International
Lab-grown brain cells play video game─── 11:40 Fri, 14 Oct 2022
Researchers have grown brain cells in a lab that have learned to play the 1970s tennis-like video game, Pong.
They say their "mini-brain" can sense and respond to its environment.
Writing in the journal Neuron, Dr Brett Kagan, of the company Cortical Labs, claims to have created the first ''sentient'' lab-grown brain in a dish.
Other experts describe the work as ''exciting'' but say calling the brain cells sentient is going too far.

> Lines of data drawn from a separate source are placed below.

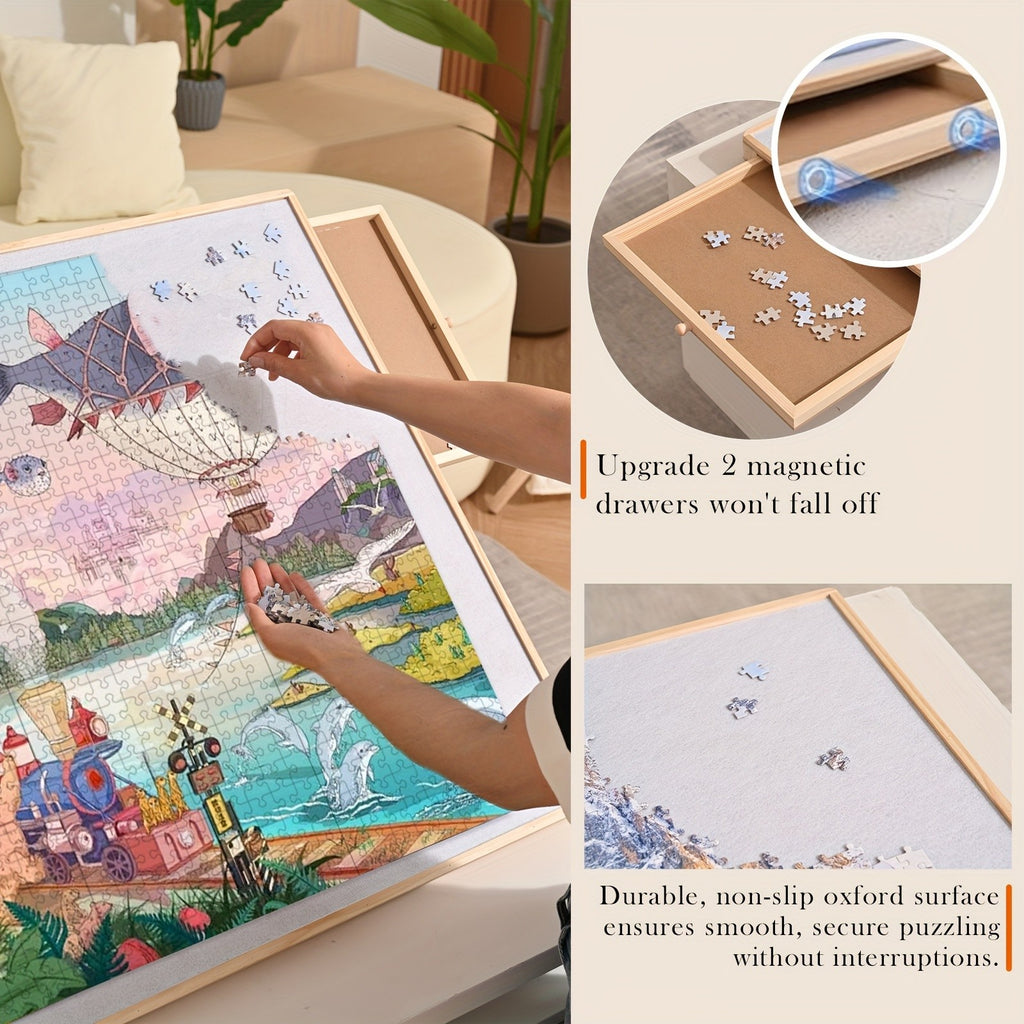 Wooden Jigsaw Puzzle Board Table 2000 Pieces 41.5x29.6 Inch Tilting Puzzle Plateau with 4 Magnetic Drawers & Cover for Adults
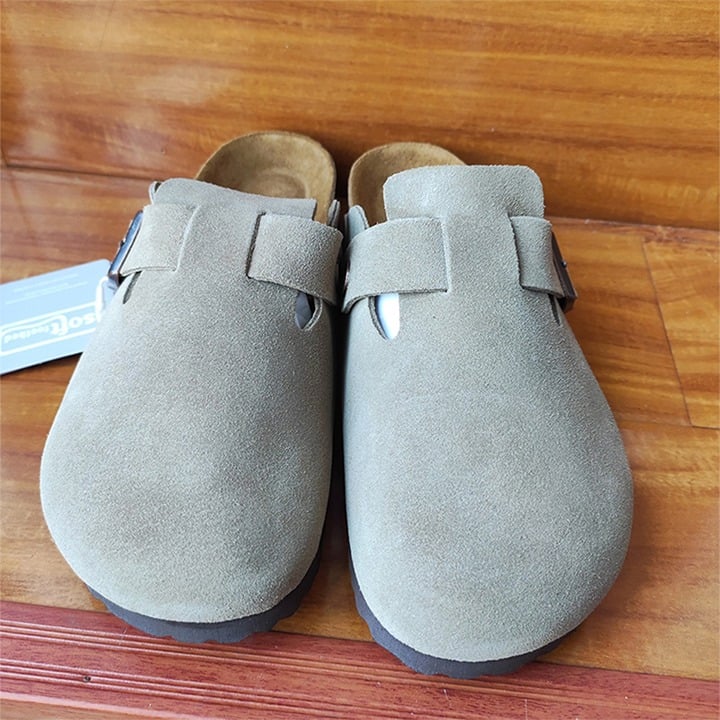 Birkenstock Clog Taupe Suede Leather Size Eur 38 narrow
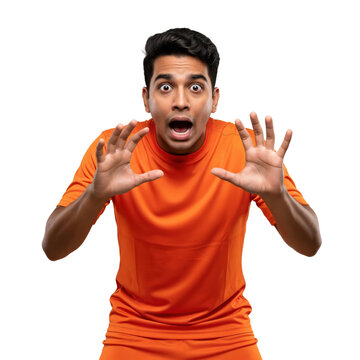 Shocked young South Asian man in orange t-shirt with hands raised in a defensive gesture against a transparent background, expressing fear or surprise.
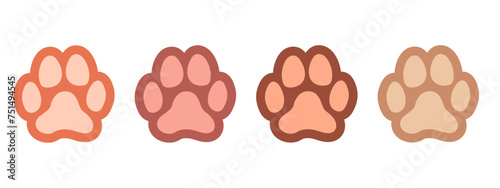 Paw prints. Cat paw, dog's paw. Logo. Set.  Isolated vector illustration in pastel colors on white background © Alina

"We could find no better term to describe the device,'' Dr Kagan says. ''It is able to take in information from an external source, process it and then respond to it in real time."
Mini-brains were first produced in 2013, to study microcephaly, a genetic disorder where the brain is too small, and have since been used for research into brain development.
But this is the first time they have been plugged into, and interacted with, an external environment, in this case a video game.
The research team:
- grew human brain cells grown from stem cells and some from mouse embryos to a collection of 800,000
- connected this mini-brain to the video game via electrodes revealing which side the ball was on and how far from the paddle
In response, the cells produced electrical activity of their own.
They expended less energy as the game continued.
But when the ball passed a paddle and the game restarted with the ball at a random point, they expended more recalibrating to a new unpredictable situation.
The mini-brain learned to play in five minutes.
It often missed the ball - but its success rate was well above random chance.
Although, with no consciousness, it does not know it is playing Pong in the way a human player would, the researchers stress.